20240046918. MEANING INFERENCE FROM SPEECH AUDIO simplified abstract (SOUNDHOUND AI IP, LLC)

From WikiPatents
Jump to navigation Jump to search

MEANING INFERENCE FROM SPEECH AUDIO

Organization Name

SOUNDHOUND AI IP, LLC

Inventor(s)

Sudharsan Krishnaswamy of San Jose CA (US)

Maisy Wieman of Boulder CO (US)

Jonah Probell of Alviso CA (US)

MEANING INFERENCE FROM SPEECH AUDIO - A simplified explanation of the abstract

This abstract first appeared for US patent application 20240046918 titled 'MEANING INFERENCE FROM SPEECH AUDIO

Simplified Explanation

The patent application describes a system and method for invoking actions by a virtual assistant based on various probabilities inferred from audio input. These probabilities include the probability of an intent, the probability of a domain, and the probability of variable values. The action is invoked when the intent probability exceeds a threshold, or when the domain probability, variable value probability, end of utterance detection, or a specific amount of time elapsed condition is met. The intent probability can increase when the audio includes speech of words with the same meaning in multiple languages. The action invocation can also be conditional on the variable value exceeding its threshold within a certain period of time after the intent probability exceeds its threshold.
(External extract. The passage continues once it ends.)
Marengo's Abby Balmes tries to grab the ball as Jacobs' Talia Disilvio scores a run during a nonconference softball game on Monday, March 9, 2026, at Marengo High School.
  • The system and method enable a virtual assistant to perform actions based on inferred probabilities from audio input.
  • Actions are invoked when the probability of an intent, domain, or variable value exceeds a threshold.
  • The system considers factors such as end of utterance detection and elapsed time to determine when to invoke the action.
  • The intent probability can increase when the audio includes speech of words with the same meaning in multiple languages.
  • The action invocation can be conditional on the variable value exceeding its threshold within a certain period of time after the intent probability exceeds its threshold.

Potential Applications

  • Voice-controlled virtual assistants in various domains such as smart homes, customer service, and personal assistants.
  • Multilingual virtual assistants that can understand and respond to speech in multiple languages.
  • Automated systems for performing tasks based on user intents and preferences.

Problems Solved

  • Improved accuracy and efficiency in invoking actions by virtual assistants.
  • Enhanced understanding of user intents and preferences through probabilistic inference.
  • Addressing the challenge of multilingual speech recognition and understanding.

Benefits

  • Increased user satisfaction by accurately understanding and responding to user intents.
  • Time-saving and convenience through automated actions performed by virtual assistants.
  • Improved user experience with multilingual support and understanding.


Original Abstract Submitted

a system and method invoke virtual assistant action, which may comprise an argument. from audio, a probability of an intent is inferred. a probability of a domain and a plurality of variable values may also be inferred. invoking the action is in response to the intent probability exceeding a threshold. invoking the action may also be in response to the domain probability exceeding a threshold, a variable value probability exceeding a threshold, detecting an end of utterance, and a specific amount of time having elapsed. the intent probability may increase when the audio includes speech of words with the same meaning in multiple natural languages. invoking the action may also be conditional on the variable value exceeding its threshold within a certain period of time of the intent probability exceeding its threshold.